As the year comes to a close, it’s once again time to start thinking about taxes. Tax day is still months away, but for many people who aren’t very good at bookkeeping, tax season can be a stressful time of making sure you’ve got all the necessary documentation for the income you’ve earned and deductions you can take.
The tax code is, of course, incredibly complex, and many rely on professionals to prepare their taxes for them.

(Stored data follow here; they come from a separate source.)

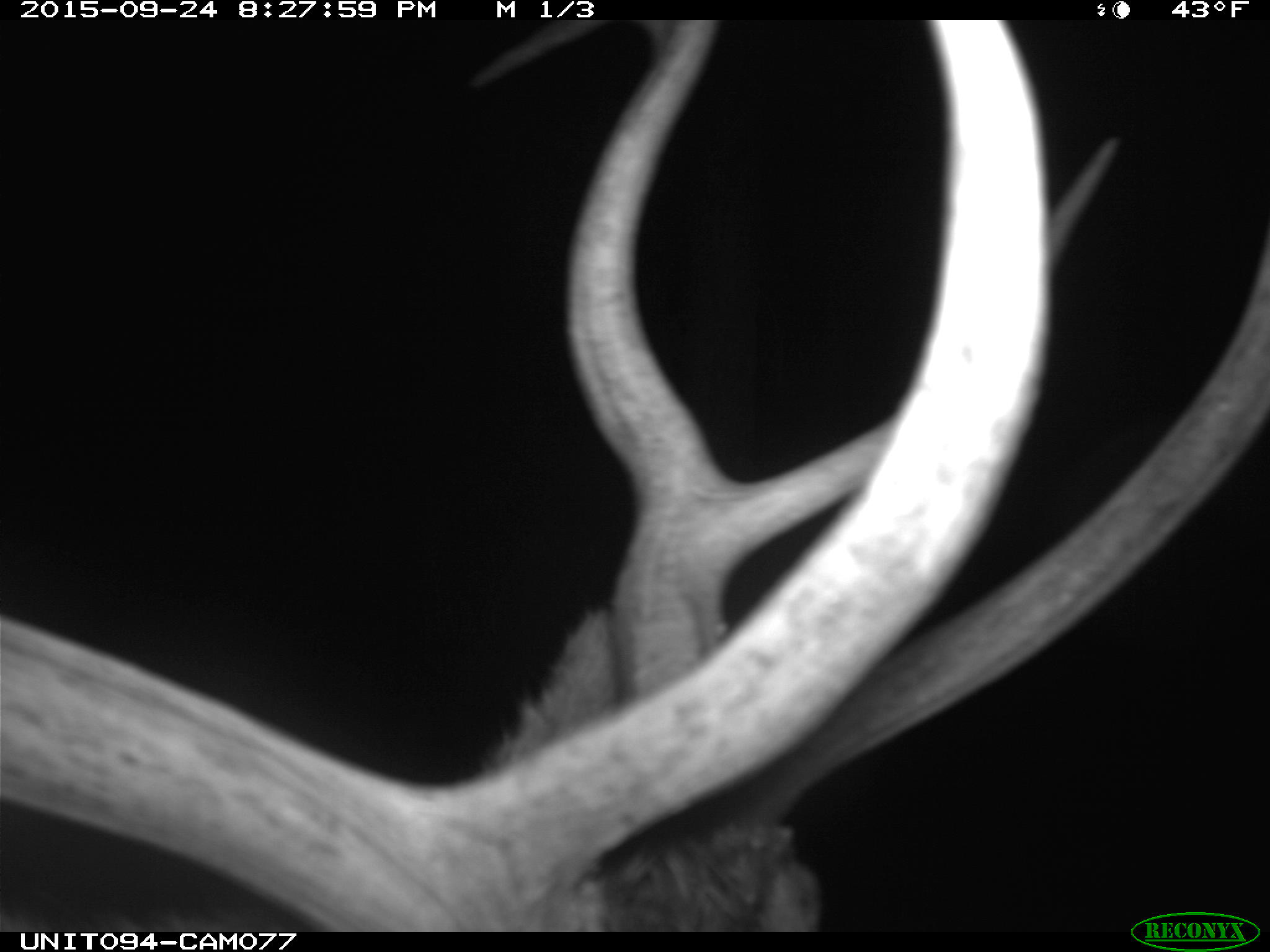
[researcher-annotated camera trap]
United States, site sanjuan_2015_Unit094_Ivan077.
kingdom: Animalia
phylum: Chordata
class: Mammalia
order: Artiodactyla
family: Cervidae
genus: Cervus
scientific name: Cervus elaphus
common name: red deer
Cervus elaphus (red deer).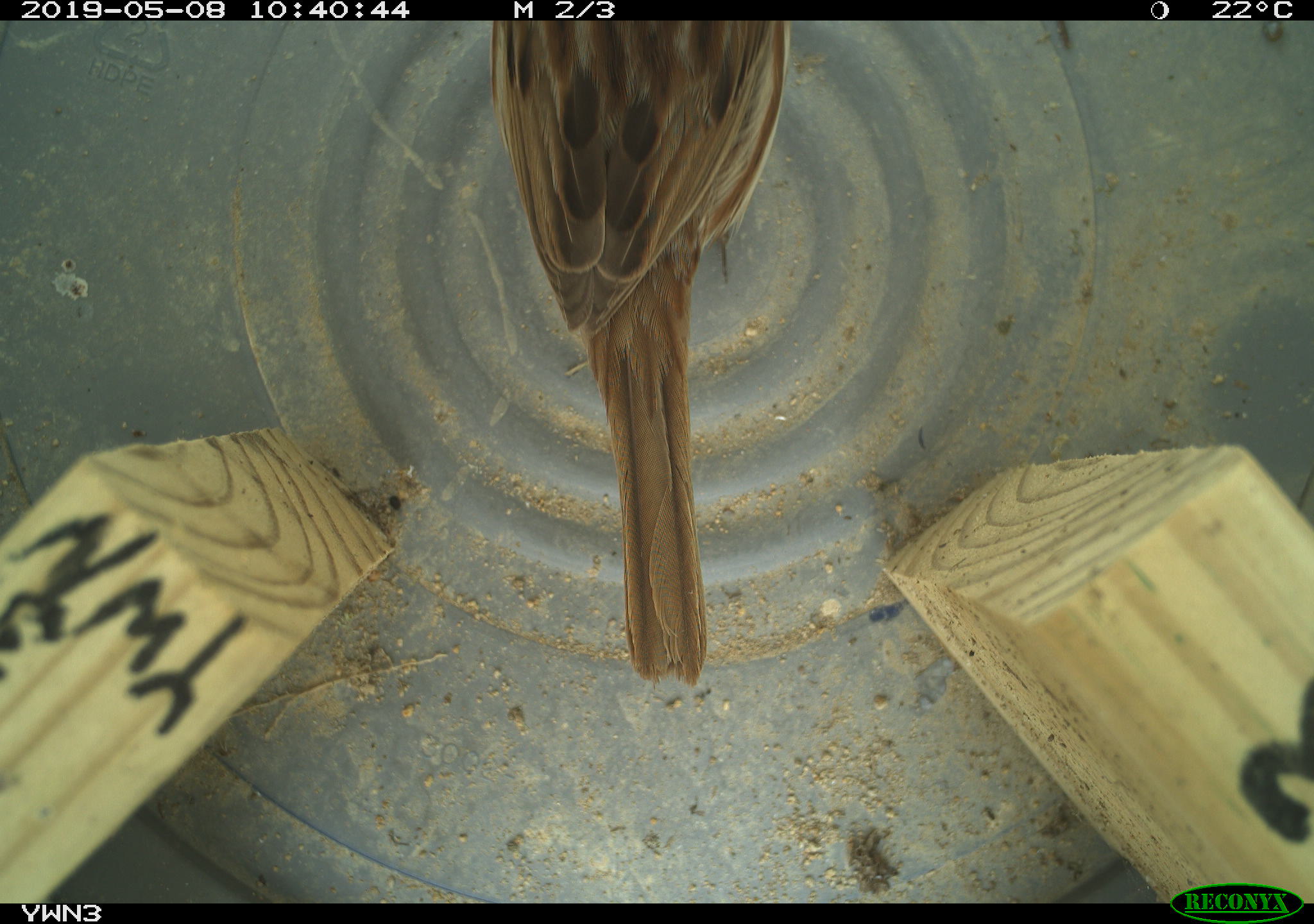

Experts have a much better idea of the things you can claim to reduce your tax burden, and they can alert you to items you must declare as income if you don’t want to risk getting audited.
While you obviously wouldn’t be expected to know everything — or even most — of what the tax code says, there is something the IRS expects people to declare as income that is so absurd, you won’t believe it.
According to the IRS, “If you steal property, you must report its fair market value in your income in the year you steal it unless you return it to its rightful owner in the same year.”
I assure you, this is not Photoshop. You can see it for yourself by clicking here.
Does this mean that, if you’re a looter who exploited the riots in Minneapolis last summer or part of the smash-and-grab crime spree in San Francisco right now, the IRS actually expects you to declare those goods you stole as income?
Probably not, but since the IRS is a government agency, who knows? Still, the infamous mob boss Al Capone was ultimately brought to justice over tax evasion — not bootlegging, racketeering, or murder.
If Capone had only declared his illicit income and paid taxes on it, he may have lived his whole life a free man.